- 所给清单:

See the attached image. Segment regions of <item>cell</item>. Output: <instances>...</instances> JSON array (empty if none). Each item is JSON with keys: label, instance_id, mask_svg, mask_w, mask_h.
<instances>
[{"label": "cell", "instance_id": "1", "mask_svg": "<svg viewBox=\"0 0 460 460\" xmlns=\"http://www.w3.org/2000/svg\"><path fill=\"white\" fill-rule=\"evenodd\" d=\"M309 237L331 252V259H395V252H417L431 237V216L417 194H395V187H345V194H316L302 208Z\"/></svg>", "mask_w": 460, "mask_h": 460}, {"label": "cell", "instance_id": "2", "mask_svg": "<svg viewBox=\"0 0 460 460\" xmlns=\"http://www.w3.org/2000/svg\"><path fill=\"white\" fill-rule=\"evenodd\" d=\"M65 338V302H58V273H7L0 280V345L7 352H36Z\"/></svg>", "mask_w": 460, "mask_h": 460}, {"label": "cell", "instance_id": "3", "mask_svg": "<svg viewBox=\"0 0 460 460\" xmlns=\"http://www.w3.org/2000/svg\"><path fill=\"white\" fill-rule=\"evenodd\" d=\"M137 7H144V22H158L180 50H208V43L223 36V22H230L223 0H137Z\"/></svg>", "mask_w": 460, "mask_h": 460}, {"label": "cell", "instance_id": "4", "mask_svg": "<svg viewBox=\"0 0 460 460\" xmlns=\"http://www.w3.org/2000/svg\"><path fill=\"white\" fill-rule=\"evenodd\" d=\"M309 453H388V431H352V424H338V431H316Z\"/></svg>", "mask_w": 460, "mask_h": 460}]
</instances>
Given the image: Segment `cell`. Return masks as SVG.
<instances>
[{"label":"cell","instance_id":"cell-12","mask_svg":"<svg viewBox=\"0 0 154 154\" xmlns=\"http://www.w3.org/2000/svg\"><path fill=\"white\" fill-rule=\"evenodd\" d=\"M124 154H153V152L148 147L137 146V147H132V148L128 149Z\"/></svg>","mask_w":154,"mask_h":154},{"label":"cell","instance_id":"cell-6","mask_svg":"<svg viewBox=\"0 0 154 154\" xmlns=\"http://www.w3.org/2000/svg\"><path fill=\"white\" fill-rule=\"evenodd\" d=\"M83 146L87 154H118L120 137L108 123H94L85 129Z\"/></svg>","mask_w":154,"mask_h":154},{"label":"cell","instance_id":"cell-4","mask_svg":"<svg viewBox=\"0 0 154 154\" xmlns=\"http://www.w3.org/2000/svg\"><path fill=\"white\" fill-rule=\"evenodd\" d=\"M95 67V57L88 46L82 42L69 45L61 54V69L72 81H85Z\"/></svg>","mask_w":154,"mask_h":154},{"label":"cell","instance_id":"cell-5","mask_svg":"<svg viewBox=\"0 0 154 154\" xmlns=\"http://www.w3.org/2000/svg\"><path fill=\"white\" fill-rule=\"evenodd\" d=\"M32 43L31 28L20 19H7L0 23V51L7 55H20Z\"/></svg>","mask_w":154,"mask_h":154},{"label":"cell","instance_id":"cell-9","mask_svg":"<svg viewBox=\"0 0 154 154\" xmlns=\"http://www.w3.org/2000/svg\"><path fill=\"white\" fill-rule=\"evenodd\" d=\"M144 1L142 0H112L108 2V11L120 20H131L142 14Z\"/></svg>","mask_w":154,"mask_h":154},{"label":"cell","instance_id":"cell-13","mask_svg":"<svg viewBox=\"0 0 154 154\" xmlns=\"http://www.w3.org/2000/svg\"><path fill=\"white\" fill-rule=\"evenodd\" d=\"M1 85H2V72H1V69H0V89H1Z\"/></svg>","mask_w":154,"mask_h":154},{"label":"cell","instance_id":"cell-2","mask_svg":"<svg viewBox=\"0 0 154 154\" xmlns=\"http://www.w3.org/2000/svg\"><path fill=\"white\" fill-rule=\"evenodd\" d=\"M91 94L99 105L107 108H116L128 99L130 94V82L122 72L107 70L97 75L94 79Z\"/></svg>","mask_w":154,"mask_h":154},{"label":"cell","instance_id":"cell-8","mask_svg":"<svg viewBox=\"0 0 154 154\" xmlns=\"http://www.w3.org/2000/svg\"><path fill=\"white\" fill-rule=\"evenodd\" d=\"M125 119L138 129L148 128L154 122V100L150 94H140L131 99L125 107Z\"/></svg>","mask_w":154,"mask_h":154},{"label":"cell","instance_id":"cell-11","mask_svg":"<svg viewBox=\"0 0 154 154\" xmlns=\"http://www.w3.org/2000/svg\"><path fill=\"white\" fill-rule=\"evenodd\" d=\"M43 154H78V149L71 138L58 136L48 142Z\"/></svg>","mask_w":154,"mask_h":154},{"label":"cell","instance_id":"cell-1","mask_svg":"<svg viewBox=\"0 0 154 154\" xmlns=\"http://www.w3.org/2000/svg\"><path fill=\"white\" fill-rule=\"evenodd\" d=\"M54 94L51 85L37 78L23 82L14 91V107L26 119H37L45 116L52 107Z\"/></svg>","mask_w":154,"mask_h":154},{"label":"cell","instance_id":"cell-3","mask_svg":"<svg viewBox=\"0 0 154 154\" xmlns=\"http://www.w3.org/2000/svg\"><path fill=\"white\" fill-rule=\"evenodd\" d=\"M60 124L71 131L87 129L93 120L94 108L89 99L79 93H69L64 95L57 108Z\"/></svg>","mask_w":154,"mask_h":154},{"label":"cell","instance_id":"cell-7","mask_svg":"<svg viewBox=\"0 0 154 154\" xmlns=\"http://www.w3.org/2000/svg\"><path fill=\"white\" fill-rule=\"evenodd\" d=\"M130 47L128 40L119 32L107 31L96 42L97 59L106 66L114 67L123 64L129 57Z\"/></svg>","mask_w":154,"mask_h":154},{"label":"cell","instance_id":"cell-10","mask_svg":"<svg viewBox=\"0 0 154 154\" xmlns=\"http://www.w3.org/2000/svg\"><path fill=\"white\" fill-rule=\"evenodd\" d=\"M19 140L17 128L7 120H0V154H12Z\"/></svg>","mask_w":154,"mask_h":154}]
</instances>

- 练习说明:
筛选出上方清单中含有字符串“image”的每一行，并把这些行照原样抄下来。

- 参考答案:
See the attached image. Segment regions of <item>cell</item>. Output: <instances>...</instances> JSON array (empty if none). Each item is JSON with keys: label, instance_id, mask_svg, mask_w, mask_h.
Given the image: Segment `cell`. Return masks as SVG.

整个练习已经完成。